I’ll be sure to discuss it next time around, unless I’m convinced otherwise that the course I’m on will provide reward in the medium to long term. Those waxing sessions at the men’s room continue to be some quality time for me though.
The discomfort about body image is contrasted by the contentment to walk the house naked of a morning, go to bed naked at night etc, (while it remains warm enough – ask me if I’m still doing the same when Autumn arrives) but that only makes me more aware of what I dislike about how I look, yet I persist with my birthday suit behaviour. What’s going off there?
If you are sitting there reading this blog entry, gripped by a similar addiction to my crossdressing habit/addition (delete as applicable!) or even actually crossdressing, and if you have read my previous blog entries, you might well be somewhat frustrated at a lack of ‘how to’ in blog entries, even though I’ve alluded to trying to detail everything over a period of time without actually doing so.

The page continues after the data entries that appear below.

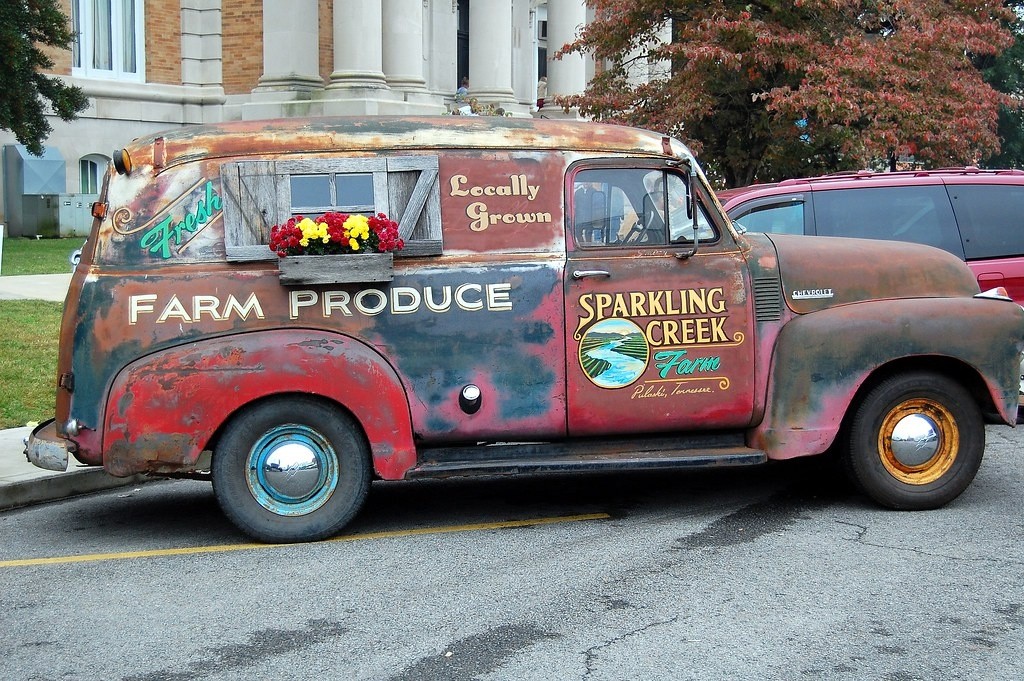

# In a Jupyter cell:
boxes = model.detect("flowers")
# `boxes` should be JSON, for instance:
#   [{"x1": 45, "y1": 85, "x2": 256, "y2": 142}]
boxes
[{"x1": 266, "y1": 212, "x2": 404, "y2": 256}]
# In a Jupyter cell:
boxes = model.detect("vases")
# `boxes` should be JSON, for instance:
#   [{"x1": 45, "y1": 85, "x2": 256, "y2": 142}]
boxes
[{"x1": 277, "y1": 252, "x2": 395, "y2": 285}]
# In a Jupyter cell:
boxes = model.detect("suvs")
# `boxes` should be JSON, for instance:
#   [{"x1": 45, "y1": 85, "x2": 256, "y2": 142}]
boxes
[
  {"x1": 22, "y1": 108, "x2": 1024, "y2": 540},
  {"x1": 662, "y1": 165, "x2": 1024, "y2": 312}
]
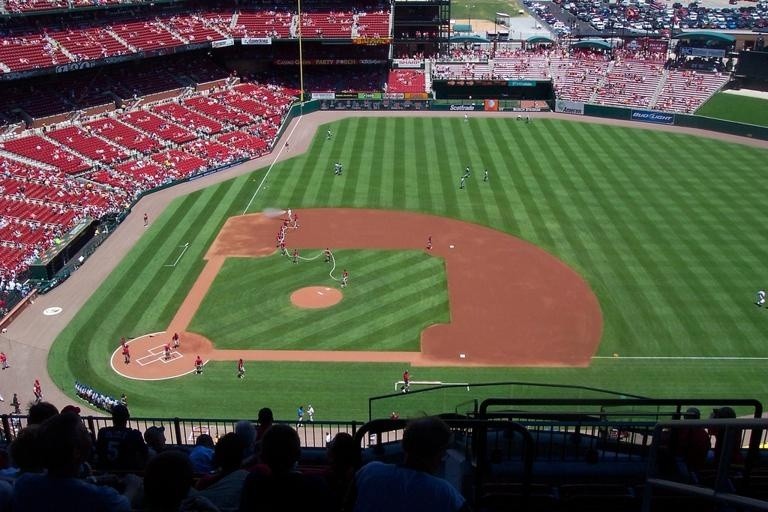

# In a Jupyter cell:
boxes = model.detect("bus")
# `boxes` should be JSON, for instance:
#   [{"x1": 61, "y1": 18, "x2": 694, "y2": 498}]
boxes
[{"x1": 486, "y1": 30, "x2": 509, "y2": 42}]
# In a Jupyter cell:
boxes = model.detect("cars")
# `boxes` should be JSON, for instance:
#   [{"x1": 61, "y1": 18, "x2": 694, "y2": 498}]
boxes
[{"x1": 523, "y1": 0, "x2": 768, "y2": 38}]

It’s like this – I’ll recap. Earlier this year, someone I’ve known for a while, died after a period of illness and as previous blog entries have detailed, after their passing, a number of (non-cross-dressing related) skeletons not so much fell, more so came crashing out of their proverbial cupboard, deceit being a major element. Still somewhere in my own world at that time, but coming to terms with giving it all in by that point, the message was clear to me – I could not condone the deceit that had been going on, if I too was guilty of committing acts of deceit myself – it was no more than that in my mind.
Although I had become hugely dissatisfied with my cross dressing lifestyle, it seemed that I still needed a jolt to make sure that I was on the path I was evidently on the way to but not yet fully on. Remove the external motivation for a minute and there has to be some internal motivation, a mindset, a determination to change, to rationalise everything and turn a corner. After the many hours, weeks, months and years of indulgences, I had reached a point where none of it had any importance any more.
It wasn’t easy, but I found great satisfaction in the other things in life that I do, from the motivation to attack the day job, to hobbies and people around me, things that I knew I needed to do or could do that would be of value in some way, yet had completely disregarded, dismissed and put in the ‘to do tomorrow’ pile to crossdress instead, when in fact, tomorrow never came.
You have to see an addiction as insignificant, something that achieves nothing, is a waste of time, to be able to make a firm break, and retrospectively, it was and now is insignificant really.
Don’t get me wrong – crossdressing was nice, enjoyable, special – there are probably many more superlatives to add to that list, yet similarly, it was also going nowhere, and whilst it wasn’t a waste of time at the time, the view from distance now is that it very much was.
You have to want to change in order to change, that’s true, but whilst there may be troubles ahead on such a path, the odd step back rather than a few forward, over time, if one remains focussed on distraction for as long as necessary and prioritisation of everything else above it, it can be done and you can move on. I am further away from crossdressing than I have ever been yet I know somehow that I am not safe, not yet fully removed.
I will continue to use this blog entry as my own form of therapy and if helps you too, then I’m pleased. It may not help entirely, but even if it helps a little, my experiences and my sharing of those same experiences, was worth my time writing and your time reading, I hope.